** Start DATA LINES **
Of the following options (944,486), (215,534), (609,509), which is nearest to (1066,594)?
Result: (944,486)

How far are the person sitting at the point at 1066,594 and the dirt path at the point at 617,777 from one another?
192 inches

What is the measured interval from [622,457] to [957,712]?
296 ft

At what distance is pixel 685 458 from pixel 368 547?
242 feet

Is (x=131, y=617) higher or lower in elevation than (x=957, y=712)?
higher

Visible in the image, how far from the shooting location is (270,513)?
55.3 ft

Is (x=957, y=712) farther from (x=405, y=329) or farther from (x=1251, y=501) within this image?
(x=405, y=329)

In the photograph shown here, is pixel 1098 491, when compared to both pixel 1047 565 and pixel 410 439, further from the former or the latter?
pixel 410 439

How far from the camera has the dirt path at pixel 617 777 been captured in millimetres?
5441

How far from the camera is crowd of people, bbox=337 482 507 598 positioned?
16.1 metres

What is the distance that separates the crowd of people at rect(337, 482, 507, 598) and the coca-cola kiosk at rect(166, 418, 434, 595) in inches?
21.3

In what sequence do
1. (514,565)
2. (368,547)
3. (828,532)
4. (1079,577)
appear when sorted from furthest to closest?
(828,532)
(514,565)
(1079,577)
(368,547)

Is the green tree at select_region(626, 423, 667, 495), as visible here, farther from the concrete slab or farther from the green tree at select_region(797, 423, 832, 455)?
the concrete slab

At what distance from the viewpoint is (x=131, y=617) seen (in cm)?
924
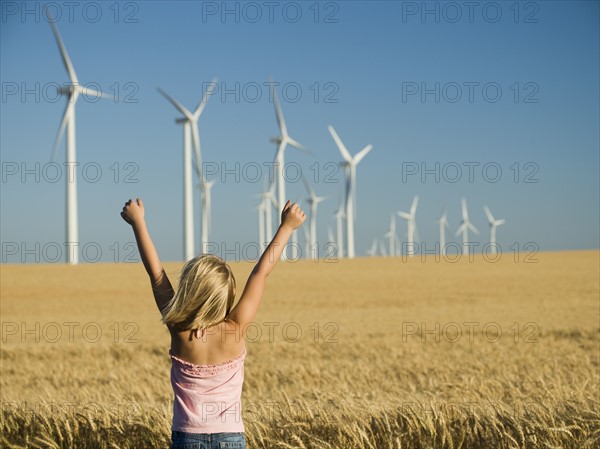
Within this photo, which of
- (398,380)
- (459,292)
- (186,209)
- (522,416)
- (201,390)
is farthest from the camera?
(186,209)

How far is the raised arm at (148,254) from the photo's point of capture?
4964mm

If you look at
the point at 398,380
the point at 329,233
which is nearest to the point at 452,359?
the point at 398,380

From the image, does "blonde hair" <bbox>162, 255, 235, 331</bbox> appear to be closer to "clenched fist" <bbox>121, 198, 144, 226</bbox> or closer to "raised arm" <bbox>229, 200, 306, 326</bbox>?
"raised arm" <bbox>229, 200, 306, 326</bbox>

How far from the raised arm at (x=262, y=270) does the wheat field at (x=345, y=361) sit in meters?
2.01

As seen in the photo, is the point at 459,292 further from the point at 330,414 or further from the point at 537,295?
the point at 330,414

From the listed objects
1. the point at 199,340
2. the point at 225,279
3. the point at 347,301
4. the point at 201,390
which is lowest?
the point at 347,301

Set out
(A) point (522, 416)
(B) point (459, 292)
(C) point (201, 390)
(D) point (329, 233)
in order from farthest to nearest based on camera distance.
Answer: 1. (D) point (329, 233)
2. (B) point (459, 292)
3. (A) point (522, 416)
4. (C) point (201, 390)

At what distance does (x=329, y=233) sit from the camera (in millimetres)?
117750

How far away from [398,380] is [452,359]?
13.2ft

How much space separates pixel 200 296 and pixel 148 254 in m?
0.72

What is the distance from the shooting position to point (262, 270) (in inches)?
189

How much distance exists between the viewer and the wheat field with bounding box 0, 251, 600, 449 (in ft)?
22.7

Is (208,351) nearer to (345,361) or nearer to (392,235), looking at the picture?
(345,361)

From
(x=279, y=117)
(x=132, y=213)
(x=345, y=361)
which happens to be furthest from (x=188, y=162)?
(x=132, y=213)
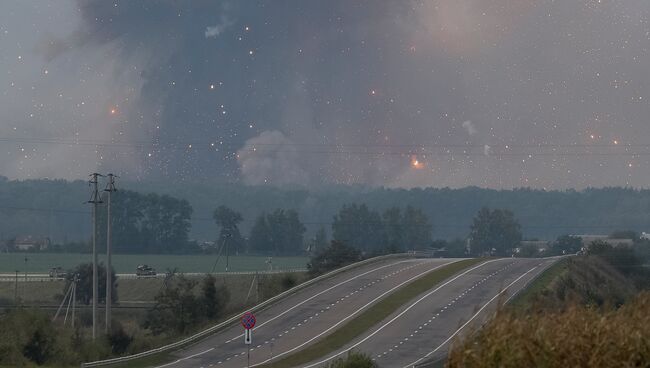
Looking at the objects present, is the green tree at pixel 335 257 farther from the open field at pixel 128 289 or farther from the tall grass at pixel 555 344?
the tall grass at pixel 555 344

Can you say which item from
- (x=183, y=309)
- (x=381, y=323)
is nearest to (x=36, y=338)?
(x=381, y=323)

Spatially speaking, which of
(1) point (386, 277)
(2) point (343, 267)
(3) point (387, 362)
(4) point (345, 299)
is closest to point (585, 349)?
(3) point (387, 362)

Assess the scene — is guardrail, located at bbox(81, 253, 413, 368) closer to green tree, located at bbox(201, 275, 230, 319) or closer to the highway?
the highway

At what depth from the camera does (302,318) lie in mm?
74875

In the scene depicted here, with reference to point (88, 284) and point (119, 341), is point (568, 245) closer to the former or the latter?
point (88, 284)

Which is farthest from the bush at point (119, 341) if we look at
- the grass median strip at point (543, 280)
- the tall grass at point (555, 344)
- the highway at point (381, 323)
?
the tall grass at point (555, 344)

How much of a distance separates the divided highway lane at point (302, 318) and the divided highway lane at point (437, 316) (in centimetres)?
361

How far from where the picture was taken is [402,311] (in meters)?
76.1

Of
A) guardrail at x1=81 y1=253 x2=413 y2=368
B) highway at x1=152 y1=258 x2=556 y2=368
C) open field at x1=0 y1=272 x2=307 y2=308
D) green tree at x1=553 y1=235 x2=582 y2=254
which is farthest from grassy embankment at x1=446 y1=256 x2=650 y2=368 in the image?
green tree at x1=553 y1=235 x2=582 y2=254

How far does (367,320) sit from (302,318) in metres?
5.06

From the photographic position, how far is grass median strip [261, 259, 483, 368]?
59.3 meters

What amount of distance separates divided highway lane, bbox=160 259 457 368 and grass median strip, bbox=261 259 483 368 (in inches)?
32.4

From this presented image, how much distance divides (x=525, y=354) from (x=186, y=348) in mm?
53409

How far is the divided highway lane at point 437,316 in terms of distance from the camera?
192ft
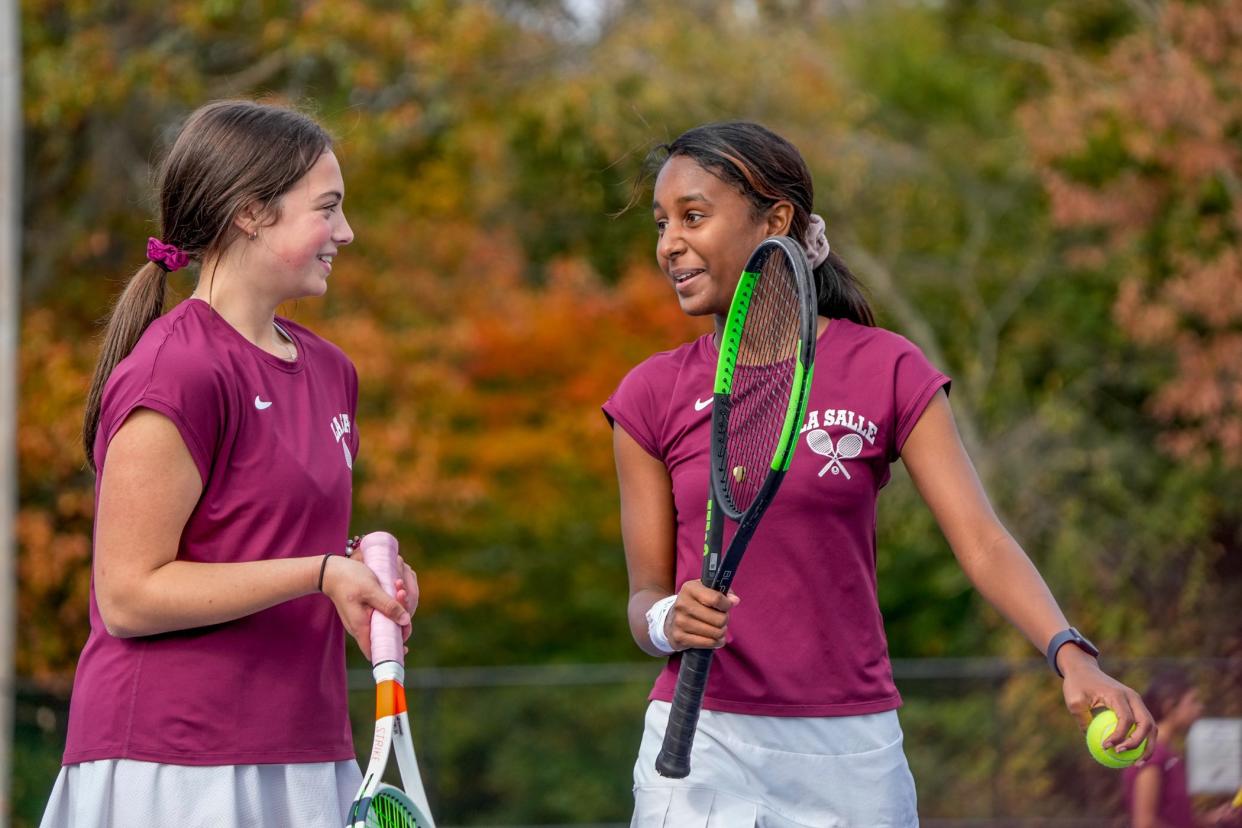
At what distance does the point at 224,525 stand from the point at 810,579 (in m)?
1.11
** End DATA LINES **
→ EXERCISE PROMPT:
Without including any pictures, print each record exactly.

→ EXPECTED ANSWER:
Of the following options (944,486), (215,534), (609,509), which is nearest to (1066,594)?
Result: (944,486)

How far are the person sitting at the point at 1066,594 and the dirt path at the point at 617,777 from one another?
192 inches

What is the measured interval from [622,457] to [957,712]?
296 ft

At what distance is pixel 685 458 from pixel 368 547?
242 feet

Is (x=131, y=617) higher or lower in elevation than (x=957, y=712)?
higher

Visible in the image, how far from the shooting location is (270,513)?
55.3 ft

Is (x=957, y=712) farther from (x=405, y=329) or farther from (x=1251, y=501) within this image?
(x=405, y=329)

In the photograph shown here, is pixel 1098 491, when compared to both pixel 1047 565 and pixel 410 439, further from the former or the latter?
pixel 410 439

How far from the camera has the dirt path at pixel 617 777 been captured in millimetres?
5441

How far from the camera is crowd of people, bbox=337 482 507 598 positioned?
16.1 metres

What is the distance that separates the crowd of people at rect(337, 482, 507, 598) and the coca-cola kiosk at rect(166, 418, 434, 595) in inches?
21.3

In what sequence do
1. (514,565)
2. (368,547)
3. (828,532)
4. (1079,577)
appear when sorted from furthest to closest?
(828,532)
(514,565)
(1079,577)
(368,547)

Is the green tree at select_region(626, 423, 667, 495), as visible here, farther from the concrete slab or farther from the green tree at select_region(797, 423, 832, 455)?
the concrete slab

At what distance from the viewpoint is (x=131, y=617) seen (in cm)?
924
Within this photo, which of
- (398,380)
- (459,292)
- (186,209)
- (522,416)
- (201,390)
is farthest from the camera?
(186,209)

How far is the raised arm at (148,254) from the photo's point of capture?
4964mm

If you look at
the point at 398,380
the point at 329,233
which is nearest to the point at 452,359?
the point at 398,380

From the image, does "blonde hair" <bbox>162, 255, 235, 331</bbox> appear to be closer to "clenched fist" <bbox>121, 198, 144, 226</bbox> or closer to "raised arm" <bbox>229, 200, 306, 326</bbox>?
"raised arm" <bbox>229, 200, 306, 326</bbox>

How far from the raised arm at (x=262, y=270) does the wheat field at (x=345, y=361) sit in meters?
2.01

As seen in the photo, is the point at 459,292 further from the point at 330,414 or further from the point at 537,295?
the point at 330,414

From the listed objects
1. the point at 199,340
2. the point at 225,279
3. the point at 347,301
4. the point at 201,390
which is lowest?
the point at 347,301

Set out
(A) point (522, 416)
(B) point (459, 292)
(C) point (201, 390)
(D) point (329, 233)
in order from farthest to nearest based on camera distance.
Answer: 1. (D) point (329, 233)
2. (B) point (459, 292)
3. (A) point (522, 416)
4. (C) point (201, 390)

At what distance does (x=329, y=233) sit from the camera (in millimetres)?
117750

How far away from [398,380] is [452,359]?
13.2ft

How much space separates pixel 200 296 and pixel 148 254 in m?
0.72

What is the distance from the shooting position to point (262, 270) (in inches)?
189

How much distance exists between the viewer and the wheat field with bounding box 0, 251, 600, 449 (in ft)?
22.7

Is (208,351) nearer to (345,361) or nearer to (392,235), looking at the picture?
(345,361)

From
(x=279, y=117)
(x=132, y=213)
(x=345, y=361)
which happens to be furthest from (x=188, y=162)?
(x=132, y=213)
Looking at the objects present, is the green tree at pixel 335 257 farther from the open field at pixel 128 289 or farther from the tall grass at pixel 555 344?
the tall grass at pixel 555 344

Can you say which item from
- (x=183, y=309)
- (x=381, y=323)
is nearest to (x=36, y=338)?
(x=381, y=323)

Spatially speaking, which of
(1) point (386, 277)
(2) point (343, 267)
(3) point (387, 362)
(4) point (345, 299)
is closest to point (585, 349)?
(3) point (387, 362)

Assess the scene — is guardrail, located at bbox(81, 253, 413, 368) closer to green tree, located at bbox(201, 275, 230, 319) or closer to the highway?
the highway

At what depth from the camera does (302,318) lie in mm?
74875

In the scene depicted here, with reference to point (88, 284) and point (119, 341), is point (568, 245) closer to the former or the latter?
point (88, 284)

Which is farthest from the bush at point (119, 341) if we look at
- the grass median strip at point (543, 280)
- the tall grass at point (555, 344)
- the highway at point (381, 323)
?
the tall grass at point (555, 344)

How much of a distance separates the divided highway lane at point (302, 318) and the divided highway lane at point (437, 316) (in centimetres)?
361

How far from where the picture was taken is [402,311] (in meters)?
76.1

Of
A) guardrail at x1=81 y1=253 x2=413 y2=368
B) highway at x1=152 y1=258 x2=556 y2=368
C) open field at x1=0 y1=272 x2=307 y2=308
D) green tree at x1=553 y1=235 x2=582 y2=254
which is farthest from grassy embankment at x1=446 y1=256 x2=650 y2=368 in the image?
green tree at x1=553 y1=235 x2=582 y2=254

How far does (367,320) sit from (302,318) in metres?
5.06

From the photographic position, how far is grass median strip [261, 259, 483, 368]?
59.3 meters

What amount of distance separates divided highway lane, bbox=160 259 457 368 and grass median strip, bbox=261 259 483 368 (in inches)?
32.4

From this presented image, how much distance divides (x=525, y=354) from (x=186, y=348) in mm?
53409

How far is the divided highway lane at point 437,316 in terms of distance from the camera?
192ft
At what distance does the point at 224,525 stand from the point at 810,579 (in m)?
1.11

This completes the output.